第2話 消えた隣村

 隣村が誰も住まない廃墟になってしまったのはいつからか。もう覚えている者はいません。何十年前か、何百年前か。わかっているのは、いつの間にか住人が皆その姿を消してしまったということだけ。魔女の呪いなのではないか、とも言われています。そのため、村の人間は隣村に足を踏み入れようとはしません。もしそんなことをしたら自分にもその呪いがかかってしまう、そう信じられているからです。

「俺はそんな噂、怖くないぞ。隣村に行くぐらいどうってことないさ」

 今年十五歳になるカールが友人たちに言いました。冬は農作業の手伝いも午前中だけ。午後からはこうして近い年代の子たちでよく集まっていました。

「ホントかぁ? 魔女の呪いで村から出られなくなるかもしれねぇんだぜ?」

 友人の言葉にカールはフンと鼻を鳴らします。

「魔女なんているわけないじゃん。お前らそんなもん信じてんのかよ。いいぜ、俺が今から行って見てきてやるよ」

 カールがこんなことを言い出したのには理由がありました。友人たちの輪の中にカールが密かに好意を寄せるベルタがいたのです。

「うわぁ、すげぇなカールは」

 友人たちが感心したように言うのをいい気分で聞きながら、カールはちらりとベルタの様子を見ます。

「カール君、勇気があるんだね」

 ベルタが自分に憧れの眼差しを向けているのを知り、カールは胸の高鳴りを感じました。

「よし、じゃあ行ってくるよ」

 カールは隣村に向かいます。少し距離はありましたが、足の速いカールにとってはどうということはありません。

「ふぅ、ここかぁ。家とかは普通に残ってんだな。人がいないだけ、か」

 皆の前ではああ言ったものの、さすがに村の中に足を踏み入れる勇気はなく遠目に村の様子を観察して引き返しました。

 次の日、また友人たちと集まったカールは鼻高々に昨日の報告をしました。

「やっぱり人がいないだけで普通の村だったよ。
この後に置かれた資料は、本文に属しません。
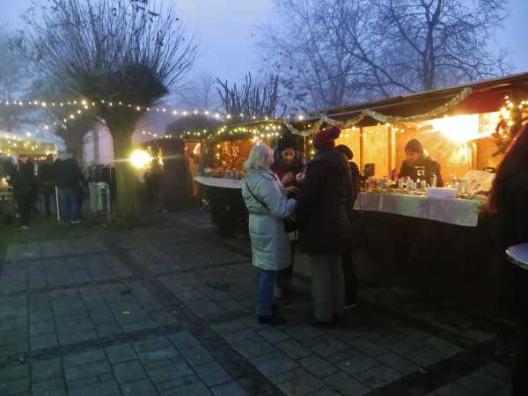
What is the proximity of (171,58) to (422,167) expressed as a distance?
8167 millimetres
全員で引っ越しただけなんじゃないか?」

 するとベルタが言います。

「カール君勇気あるのね。あ、そういえば……」

「ん?」

 カールが首を傾げるとベルタが言います。

「〝魔女の館〟は見てきた?」

 隣村の外れには魔女の住む館があると言われています。決して近付いてはいけないという恐ろしい場所。

「いや、見てないよ」

 するとベルタは「そうよね、いくらカール君でもあそこは怖いよね」と残念そうな瞳でカールを見つめます。彼女にいいところを見せたいカールは思わず「それは今日行こうと思ってとっておいたのさ」と答えてしまいました。皆が「おお、すげぇ」「さすがカールだ」などと、どよめきます。ベルタもまるで英雄を見るかのようにしてカールを見上げていました。
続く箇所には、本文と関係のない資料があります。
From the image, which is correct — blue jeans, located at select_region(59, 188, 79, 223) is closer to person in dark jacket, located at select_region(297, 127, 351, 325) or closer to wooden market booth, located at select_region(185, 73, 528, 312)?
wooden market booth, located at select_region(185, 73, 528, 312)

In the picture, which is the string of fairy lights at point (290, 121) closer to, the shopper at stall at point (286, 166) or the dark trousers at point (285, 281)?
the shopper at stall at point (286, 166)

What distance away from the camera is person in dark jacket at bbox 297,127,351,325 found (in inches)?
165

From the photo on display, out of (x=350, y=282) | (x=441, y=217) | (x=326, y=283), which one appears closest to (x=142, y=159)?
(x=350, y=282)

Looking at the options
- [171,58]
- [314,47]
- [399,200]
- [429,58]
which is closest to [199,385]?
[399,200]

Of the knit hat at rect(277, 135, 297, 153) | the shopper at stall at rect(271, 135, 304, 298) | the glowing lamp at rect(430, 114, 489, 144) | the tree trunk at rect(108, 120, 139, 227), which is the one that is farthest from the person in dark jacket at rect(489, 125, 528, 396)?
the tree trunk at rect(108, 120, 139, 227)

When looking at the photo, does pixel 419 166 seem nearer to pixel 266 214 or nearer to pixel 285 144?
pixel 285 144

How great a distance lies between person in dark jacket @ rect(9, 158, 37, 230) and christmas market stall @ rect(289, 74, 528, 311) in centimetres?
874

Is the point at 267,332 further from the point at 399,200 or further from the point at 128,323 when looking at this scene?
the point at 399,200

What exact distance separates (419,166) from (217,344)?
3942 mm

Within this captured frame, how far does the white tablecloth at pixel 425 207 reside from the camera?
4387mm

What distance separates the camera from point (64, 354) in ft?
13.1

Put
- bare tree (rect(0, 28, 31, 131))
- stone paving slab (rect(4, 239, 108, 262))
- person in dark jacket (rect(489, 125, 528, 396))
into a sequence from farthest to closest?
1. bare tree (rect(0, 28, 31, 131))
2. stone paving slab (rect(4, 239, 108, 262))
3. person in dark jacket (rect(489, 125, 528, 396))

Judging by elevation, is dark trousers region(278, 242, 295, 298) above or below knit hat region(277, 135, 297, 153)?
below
「本当? カール君、すごいわ。じゃあ魔女が育てているっていう魔法の花をもらってきて。そしたら私……カール君のお嫁さんになっちゃおうかな」

 少女の無邪気な微笑みにカールはうなじまで真っ赤に染め「お、おお、任せとけ。今から行って花をもらってきてやるよ」と頷きます。友人たちに囃し立てられながら、カールは再び隣村に向いました。

「魔女の館、か」

 正直怖くないわけはありません。魔女の館にはいろんな噂があります。館に近付いた者はカエルにされてしまうとか、大鍋で煮られて喰われてしまうとか……。
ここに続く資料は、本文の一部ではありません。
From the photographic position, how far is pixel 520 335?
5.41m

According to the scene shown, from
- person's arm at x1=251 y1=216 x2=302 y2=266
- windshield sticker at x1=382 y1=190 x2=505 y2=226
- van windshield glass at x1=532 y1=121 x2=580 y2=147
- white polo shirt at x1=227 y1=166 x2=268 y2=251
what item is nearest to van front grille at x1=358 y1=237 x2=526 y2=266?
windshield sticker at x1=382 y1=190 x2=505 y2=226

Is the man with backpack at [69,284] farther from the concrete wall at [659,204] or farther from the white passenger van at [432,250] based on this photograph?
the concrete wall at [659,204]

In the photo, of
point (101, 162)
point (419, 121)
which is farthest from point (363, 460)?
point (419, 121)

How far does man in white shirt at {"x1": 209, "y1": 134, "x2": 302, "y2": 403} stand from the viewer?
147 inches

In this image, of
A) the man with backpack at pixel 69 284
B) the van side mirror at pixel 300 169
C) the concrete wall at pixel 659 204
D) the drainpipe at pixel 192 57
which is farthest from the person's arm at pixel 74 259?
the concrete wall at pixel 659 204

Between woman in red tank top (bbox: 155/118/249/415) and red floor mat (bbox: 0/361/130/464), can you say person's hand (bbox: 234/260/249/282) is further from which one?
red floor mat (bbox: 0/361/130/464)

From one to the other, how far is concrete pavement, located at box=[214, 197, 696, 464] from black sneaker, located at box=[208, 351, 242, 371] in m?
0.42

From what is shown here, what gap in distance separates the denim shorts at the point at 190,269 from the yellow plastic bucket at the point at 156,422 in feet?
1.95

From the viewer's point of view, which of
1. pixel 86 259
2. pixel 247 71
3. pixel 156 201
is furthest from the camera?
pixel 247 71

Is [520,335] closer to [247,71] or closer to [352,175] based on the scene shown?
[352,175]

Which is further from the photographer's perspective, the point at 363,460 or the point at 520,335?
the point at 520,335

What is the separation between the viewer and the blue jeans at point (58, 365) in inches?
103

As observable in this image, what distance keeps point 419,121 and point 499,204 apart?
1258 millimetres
「魔女なんかいるはずないさ。ちょっと花を摘んでくるだけ、大丈夫に決まってる」

 カールは自分にそう言い聞かせ足を動かします。村の中を通るのは怖いので少し遠回りして森の中を行くことにしました。

「ん、あれ?」

 森に一歩足を踏み入れて驚きます。冬だというのに何だかポカポカと暖かく、いたるところに花が咲き乱れているのです。

「お、あれか?」

 遠くに一軒の屋敷が見えます。と、同時にくらくらするほどの強烈な花の香りが漂ってきました。カールはまるで蝶が花の香りに呼び寄せられるかのようにして、ふらふらと屋敷を目指します。もはや警戒する心などどこにもありません。

「ん、誰かいる?」

 屋敷の周りは一面真っ白な花が咲き誇っており、その中に女性がひとり立っていました。カールはひと目見てその女性が普通ではないことに気付きます。何と彼女の目も髪も肌も何もかもが真っ白だったのです。あれは魔女だ、きっと魔女に違いない。頭ではそう思い逃げ出そうとするのですが、思いとは逆に足はどんどん彼女に近付いていってしまいます。

「ようこそ、魔法の白い花咲くお屋敷へ」

 女性は柔らかな笑みを浮かべ手招きします。カールはおずおずと頷き、屋敷に足を踏み入れました。

「さぁお茶でもどうぞ」

「あ、ありがとう」

 隠し味よ、と彼女はガラスの小瓶を取り出しお茶に数滴たらしました。するとあら不思議、お茶から何とも言えない良い香りが漂ってきます。思わず口にしてみると今まで飲んだどんな飲み物よりも美味しく、カールを幸せな気分にしました。

「美味しい! ん……でも何だか眠くなってきちゃった。僕。もう帰らなきゃ。あ、そうだ。あの、花を一輪くれませんか?」

 カールは頬を赤く染め女性を見上げます。すると女性はすっと目を細めてカールの顔を覗き込みました。

「そうね、じゃあちょっとお手伝いしてもらえるかしら」

「お手伝い?」

「ええそうよ、お花に肥料をあげなきゃと思っていたところなの」

 なぁんだ、そんなことかとカールはこくりと頷きます。女性は満足気に微笑むとカールの頭をそっと撫でました。